=== What is being asked ===
Recast the lines from the one containing "Between manicured lawn" through the end of the items, inclusive, as a Markdown table with the columns "Row" and "Line", omitting blank lines.

──────── Records shown

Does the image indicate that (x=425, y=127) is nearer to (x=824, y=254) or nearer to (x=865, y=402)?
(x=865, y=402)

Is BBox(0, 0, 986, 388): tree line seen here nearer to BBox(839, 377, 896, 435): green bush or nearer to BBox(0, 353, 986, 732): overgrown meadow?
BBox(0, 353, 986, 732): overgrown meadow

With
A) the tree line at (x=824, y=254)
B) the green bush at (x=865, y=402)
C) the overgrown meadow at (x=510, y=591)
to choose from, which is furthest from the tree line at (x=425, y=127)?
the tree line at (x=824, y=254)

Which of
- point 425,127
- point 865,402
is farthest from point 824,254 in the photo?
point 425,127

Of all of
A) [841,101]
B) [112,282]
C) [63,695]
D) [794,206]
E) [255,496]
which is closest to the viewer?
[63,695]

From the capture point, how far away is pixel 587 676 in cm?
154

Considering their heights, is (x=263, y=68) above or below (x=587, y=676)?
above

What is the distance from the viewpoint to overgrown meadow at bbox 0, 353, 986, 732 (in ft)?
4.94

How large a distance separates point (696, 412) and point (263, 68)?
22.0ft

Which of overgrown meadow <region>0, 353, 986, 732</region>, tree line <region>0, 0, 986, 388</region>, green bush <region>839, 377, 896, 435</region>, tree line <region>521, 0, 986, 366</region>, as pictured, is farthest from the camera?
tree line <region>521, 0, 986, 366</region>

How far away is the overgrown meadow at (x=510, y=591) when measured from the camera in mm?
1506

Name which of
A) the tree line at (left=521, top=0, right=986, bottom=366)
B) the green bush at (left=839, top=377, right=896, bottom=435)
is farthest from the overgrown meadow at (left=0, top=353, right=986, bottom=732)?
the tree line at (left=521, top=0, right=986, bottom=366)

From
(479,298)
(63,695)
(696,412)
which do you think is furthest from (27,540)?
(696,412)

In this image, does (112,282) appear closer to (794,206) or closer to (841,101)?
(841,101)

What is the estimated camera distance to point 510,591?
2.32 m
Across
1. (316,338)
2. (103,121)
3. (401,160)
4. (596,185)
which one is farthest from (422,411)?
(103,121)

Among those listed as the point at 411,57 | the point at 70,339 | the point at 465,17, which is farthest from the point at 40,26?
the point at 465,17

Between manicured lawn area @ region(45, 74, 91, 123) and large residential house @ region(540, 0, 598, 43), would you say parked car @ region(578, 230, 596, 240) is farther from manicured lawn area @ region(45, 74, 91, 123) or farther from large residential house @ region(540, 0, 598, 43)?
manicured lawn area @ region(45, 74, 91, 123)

────────────────

=== Problem solution ===
| Row | Line |
|---|---|
| 1 | Between manicured lawn area @ region(45, 74, 91, 123) and large residential house @ region(540, 0, 598, 43), would you say parked car @ region(578, 230, 596, 240) is farther from manicured lawn area @ region(45, 74, 91, 123) or farther from large residential house @ region(540, 0, 598, 43)? |
| 2 | manicured lawn area @ region(45, 74, 91, 123) |